21. The defendants have relied upon Ex.D4 and D5 which are registered Settlement Deeds, on the basis of which the first item of the suit schedule property was settled on Sharadamma and Sundrappa and the second item was settled on Kamalamma who are stated to be close relatives of the original defendants. Having been the beneficiaries of the registered settlement deeds, they have become absolute owners of the suit items. Therefore, they were entitled to deal with the suit items as absolute owners including alienating the suit properties.
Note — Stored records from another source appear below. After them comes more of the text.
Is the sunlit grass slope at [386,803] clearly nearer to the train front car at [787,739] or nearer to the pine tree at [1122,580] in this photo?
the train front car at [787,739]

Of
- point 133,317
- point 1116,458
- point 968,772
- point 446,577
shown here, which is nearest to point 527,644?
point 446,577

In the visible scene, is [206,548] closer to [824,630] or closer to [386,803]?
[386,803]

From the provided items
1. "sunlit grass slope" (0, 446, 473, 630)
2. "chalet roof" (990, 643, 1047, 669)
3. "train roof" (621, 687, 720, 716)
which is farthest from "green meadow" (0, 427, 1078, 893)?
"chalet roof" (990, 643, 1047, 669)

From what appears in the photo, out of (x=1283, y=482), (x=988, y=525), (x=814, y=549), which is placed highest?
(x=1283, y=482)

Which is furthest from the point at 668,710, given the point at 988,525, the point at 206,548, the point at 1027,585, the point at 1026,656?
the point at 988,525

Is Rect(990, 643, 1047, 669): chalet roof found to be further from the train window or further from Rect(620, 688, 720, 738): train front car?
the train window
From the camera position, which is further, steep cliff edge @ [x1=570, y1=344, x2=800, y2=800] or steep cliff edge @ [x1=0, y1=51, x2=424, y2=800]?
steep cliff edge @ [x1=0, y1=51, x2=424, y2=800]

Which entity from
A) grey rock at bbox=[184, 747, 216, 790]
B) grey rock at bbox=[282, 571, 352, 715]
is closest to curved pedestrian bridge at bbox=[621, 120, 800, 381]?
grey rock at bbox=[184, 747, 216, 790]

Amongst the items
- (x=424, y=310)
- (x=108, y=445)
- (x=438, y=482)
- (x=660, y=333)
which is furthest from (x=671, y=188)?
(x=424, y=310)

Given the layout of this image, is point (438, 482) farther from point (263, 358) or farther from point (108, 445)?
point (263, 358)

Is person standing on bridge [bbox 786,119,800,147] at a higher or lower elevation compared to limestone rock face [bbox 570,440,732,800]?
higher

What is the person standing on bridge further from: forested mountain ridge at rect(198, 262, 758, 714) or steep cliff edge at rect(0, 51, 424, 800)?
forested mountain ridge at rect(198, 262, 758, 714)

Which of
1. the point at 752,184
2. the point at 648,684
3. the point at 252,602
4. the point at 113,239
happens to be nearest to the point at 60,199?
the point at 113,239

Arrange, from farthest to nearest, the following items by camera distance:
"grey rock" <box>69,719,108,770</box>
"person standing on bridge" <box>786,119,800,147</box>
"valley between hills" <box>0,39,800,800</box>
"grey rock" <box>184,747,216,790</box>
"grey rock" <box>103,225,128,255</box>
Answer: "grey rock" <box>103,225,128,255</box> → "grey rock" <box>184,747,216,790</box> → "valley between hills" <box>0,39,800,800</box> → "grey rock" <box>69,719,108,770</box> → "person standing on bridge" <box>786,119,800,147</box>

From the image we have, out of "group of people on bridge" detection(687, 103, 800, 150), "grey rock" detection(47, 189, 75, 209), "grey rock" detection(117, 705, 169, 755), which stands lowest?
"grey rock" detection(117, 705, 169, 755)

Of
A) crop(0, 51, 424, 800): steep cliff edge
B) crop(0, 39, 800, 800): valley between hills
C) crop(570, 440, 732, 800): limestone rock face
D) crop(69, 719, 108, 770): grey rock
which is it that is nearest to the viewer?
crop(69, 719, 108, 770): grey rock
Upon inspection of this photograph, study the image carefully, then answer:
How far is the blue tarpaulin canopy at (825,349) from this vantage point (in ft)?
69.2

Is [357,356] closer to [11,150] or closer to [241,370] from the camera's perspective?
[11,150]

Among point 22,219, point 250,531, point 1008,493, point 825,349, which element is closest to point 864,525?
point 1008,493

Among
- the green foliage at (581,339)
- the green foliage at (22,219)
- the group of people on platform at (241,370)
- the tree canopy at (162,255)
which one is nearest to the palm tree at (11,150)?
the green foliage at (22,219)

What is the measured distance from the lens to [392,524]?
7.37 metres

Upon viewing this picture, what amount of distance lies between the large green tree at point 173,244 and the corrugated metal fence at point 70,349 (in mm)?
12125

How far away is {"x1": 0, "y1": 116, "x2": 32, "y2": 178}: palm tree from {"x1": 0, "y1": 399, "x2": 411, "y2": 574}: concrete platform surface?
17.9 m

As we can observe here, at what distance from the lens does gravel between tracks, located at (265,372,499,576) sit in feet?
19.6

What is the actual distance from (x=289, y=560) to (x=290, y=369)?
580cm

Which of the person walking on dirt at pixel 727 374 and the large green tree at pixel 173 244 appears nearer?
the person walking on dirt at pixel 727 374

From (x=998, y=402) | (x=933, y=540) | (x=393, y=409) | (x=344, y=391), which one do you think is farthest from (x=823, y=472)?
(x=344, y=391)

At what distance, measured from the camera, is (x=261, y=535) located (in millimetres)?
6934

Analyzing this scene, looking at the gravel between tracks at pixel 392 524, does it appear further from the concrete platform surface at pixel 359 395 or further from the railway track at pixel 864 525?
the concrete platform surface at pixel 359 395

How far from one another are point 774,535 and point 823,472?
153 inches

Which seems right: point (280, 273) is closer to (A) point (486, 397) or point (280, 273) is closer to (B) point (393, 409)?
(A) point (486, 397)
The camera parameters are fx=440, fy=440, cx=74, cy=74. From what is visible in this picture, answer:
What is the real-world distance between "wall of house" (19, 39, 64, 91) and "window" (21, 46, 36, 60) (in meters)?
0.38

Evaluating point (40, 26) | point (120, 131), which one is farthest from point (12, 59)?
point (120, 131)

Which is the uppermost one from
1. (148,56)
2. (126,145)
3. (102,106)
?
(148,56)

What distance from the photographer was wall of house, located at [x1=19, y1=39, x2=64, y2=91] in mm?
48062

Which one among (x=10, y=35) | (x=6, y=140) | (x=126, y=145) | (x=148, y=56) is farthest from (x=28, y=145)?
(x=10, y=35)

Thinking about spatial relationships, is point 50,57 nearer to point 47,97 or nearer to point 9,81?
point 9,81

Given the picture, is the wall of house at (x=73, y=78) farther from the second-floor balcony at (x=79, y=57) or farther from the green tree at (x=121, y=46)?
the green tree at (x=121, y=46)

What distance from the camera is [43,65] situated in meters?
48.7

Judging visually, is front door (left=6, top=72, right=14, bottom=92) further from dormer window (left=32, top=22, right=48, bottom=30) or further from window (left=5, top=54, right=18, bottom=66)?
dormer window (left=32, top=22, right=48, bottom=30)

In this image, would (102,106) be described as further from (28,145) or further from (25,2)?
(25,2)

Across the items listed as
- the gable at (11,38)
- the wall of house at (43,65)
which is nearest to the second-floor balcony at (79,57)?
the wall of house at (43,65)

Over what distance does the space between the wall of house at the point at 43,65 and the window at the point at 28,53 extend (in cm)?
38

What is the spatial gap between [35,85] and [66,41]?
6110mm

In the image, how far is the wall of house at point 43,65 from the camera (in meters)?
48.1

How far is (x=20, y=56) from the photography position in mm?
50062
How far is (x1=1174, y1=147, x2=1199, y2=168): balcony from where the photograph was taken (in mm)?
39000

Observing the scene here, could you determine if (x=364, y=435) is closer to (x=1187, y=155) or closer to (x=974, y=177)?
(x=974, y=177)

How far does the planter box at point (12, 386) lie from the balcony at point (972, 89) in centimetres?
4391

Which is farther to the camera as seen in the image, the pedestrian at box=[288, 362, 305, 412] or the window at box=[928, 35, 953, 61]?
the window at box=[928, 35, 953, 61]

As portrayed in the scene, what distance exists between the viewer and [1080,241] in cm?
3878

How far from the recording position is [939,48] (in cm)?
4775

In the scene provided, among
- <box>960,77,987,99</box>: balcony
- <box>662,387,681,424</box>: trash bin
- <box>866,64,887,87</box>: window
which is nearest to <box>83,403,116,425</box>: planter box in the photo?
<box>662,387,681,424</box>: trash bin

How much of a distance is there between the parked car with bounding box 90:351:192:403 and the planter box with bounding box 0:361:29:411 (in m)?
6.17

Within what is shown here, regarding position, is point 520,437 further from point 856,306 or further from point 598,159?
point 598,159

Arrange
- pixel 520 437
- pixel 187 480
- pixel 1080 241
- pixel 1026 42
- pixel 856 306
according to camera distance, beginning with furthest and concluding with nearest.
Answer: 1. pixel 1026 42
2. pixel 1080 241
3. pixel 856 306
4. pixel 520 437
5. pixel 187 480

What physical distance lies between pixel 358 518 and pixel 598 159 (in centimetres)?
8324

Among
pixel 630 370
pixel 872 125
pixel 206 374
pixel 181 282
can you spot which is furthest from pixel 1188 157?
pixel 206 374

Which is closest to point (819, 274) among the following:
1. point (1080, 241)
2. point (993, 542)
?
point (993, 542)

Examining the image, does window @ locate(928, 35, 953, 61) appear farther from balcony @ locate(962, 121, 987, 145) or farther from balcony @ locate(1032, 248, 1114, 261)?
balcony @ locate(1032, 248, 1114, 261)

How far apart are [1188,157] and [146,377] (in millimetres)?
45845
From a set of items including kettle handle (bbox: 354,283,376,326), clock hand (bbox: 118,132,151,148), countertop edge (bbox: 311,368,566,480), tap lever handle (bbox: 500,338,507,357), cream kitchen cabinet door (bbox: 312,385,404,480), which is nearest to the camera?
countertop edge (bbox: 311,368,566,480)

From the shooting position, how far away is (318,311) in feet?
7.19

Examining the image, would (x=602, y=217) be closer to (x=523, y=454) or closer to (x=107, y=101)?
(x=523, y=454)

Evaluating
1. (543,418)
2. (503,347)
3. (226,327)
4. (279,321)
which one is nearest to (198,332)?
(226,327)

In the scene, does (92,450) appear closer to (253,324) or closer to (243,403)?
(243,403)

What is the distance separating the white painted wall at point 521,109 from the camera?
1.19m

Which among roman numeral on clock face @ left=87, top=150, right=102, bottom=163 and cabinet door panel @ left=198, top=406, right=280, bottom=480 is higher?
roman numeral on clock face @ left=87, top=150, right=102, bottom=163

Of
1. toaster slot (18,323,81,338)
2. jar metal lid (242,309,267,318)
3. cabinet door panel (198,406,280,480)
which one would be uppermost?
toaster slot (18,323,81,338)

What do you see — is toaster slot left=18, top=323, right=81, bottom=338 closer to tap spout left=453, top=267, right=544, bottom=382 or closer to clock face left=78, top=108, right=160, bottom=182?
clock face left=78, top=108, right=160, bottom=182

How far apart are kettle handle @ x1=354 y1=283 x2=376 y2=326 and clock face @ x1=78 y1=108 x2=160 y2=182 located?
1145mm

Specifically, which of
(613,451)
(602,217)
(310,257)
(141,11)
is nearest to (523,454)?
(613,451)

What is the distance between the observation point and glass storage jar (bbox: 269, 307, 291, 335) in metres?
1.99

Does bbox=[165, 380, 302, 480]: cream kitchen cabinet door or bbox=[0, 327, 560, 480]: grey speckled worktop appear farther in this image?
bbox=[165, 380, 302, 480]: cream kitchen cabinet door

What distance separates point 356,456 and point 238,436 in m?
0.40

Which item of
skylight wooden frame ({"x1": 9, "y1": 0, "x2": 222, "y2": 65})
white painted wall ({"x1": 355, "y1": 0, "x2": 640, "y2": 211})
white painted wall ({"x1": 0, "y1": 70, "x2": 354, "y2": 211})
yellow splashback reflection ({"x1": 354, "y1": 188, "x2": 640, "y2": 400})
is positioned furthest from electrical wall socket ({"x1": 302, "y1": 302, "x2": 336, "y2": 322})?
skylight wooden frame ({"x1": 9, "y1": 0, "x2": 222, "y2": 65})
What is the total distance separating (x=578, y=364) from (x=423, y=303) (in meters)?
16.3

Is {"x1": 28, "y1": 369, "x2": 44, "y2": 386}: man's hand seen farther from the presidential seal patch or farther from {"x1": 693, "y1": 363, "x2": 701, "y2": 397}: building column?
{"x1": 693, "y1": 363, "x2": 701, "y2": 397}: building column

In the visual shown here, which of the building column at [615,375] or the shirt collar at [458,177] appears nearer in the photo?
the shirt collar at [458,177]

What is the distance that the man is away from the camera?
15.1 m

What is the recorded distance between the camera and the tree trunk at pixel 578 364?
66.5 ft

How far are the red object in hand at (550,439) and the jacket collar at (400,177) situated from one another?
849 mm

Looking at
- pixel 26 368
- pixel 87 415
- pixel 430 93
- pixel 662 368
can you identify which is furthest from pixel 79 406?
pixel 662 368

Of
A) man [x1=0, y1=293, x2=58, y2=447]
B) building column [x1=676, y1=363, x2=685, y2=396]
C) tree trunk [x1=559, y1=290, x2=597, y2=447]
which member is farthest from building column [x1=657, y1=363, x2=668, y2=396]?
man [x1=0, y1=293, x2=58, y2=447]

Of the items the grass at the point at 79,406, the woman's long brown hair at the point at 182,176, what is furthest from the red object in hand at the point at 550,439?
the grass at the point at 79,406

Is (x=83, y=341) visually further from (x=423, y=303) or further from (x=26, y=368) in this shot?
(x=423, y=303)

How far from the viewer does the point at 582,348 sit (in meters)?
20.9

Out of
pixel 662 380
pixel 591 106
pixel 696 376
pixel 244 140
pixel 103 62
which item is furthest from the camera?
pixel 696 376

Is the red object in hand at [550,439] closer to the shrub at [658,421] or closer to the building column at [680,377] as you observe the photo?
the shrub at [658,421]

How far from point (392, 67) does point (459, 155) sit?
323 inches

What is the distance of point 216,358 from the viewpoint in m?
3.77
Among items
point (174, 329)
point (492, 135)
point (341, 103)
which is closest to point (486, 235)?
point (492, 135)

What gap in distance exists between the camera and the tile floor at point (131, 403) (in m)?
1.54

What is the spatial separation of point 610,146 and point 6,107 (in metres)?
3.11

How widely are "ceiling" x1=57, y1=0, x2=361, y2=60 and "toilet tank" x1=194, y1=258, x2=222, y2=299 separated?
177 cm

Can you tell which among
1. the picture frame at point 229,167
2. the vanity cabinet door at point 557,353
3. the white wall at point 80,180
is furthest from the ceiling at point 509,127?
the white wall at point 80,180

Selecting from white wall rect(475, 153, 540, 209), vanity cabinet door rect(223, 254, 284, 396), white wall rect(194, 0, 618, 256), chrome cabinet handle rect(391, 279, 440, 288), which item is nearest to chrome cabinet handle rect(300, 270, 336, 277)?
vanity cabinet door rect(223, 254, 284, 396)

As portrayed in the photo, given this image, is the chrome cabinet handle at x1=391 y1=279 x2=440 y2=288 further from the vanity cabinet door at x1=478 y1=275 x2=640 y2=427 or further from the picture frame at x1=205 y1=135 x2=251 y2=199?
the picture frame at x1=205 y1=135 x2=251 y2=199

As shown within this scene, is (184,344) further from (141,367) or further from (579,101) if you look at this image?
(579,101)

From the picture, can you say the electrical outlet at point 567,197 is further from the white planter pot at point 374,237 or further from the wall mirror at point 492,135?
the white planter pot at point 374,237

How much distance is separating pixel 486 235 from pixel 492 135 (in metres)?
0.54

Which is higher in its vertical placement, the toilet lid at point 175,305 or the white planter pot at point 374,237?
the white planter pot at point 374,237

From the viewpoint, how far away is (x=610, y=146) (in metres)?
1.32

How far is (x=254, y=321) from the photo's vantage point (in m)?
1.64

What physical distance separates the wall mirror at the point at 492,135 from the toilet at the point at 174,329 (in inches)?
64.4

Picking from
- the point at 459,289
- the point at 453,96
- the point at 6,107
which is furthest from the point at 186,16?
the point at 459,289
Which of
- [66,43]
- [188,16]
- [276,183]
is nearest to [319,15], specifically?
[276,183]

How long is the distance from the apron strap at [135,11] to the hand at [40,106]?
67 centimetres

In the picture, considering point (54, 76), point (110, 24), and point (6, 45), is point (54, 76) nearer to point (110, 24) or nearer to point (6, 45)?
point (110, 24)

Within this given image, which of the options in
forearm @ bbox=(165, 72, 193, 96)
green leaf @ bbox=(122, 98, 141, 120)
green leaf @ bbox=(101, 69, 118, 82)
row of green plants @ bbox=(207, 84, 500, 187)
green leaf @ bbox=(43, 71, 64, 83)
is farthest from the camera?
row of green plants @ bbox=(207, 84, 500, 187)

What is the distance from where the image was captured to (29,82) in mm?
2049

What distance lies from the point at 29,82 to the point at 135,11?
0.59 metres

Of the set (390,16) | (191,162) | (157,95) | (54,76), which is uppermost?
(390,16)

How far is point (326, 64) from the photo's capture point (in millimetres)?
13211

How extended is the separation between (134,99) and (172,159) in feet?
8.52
It is only on 04.11.1992 that Sharadamma and Sundrappa, along with original defendant, sold some portion of land in item No.1 to defendant Nos.2 to 4 and delivered possession; that the suit was filed by the original plaintiff.
22. The Courts below after considering the evidence on record, in light of the pleadings have concurrently held that the original plaintiff was not entitled to seek a decree for declaration of title as he did not have any right, title or interest in the suit schedule property. Consequently, the said relief was also declined; both Courts resultantly dismissed the suit.23. I do not find any infirmity in the pleadings of the Courts below. In my opinion, no substantial question of law would arise in this second appeal. Hence, the second appeal is dismissed.
In view of dismissal of the appeal, IA.Nos.1/2017 and 2/2017 also stand dismissed.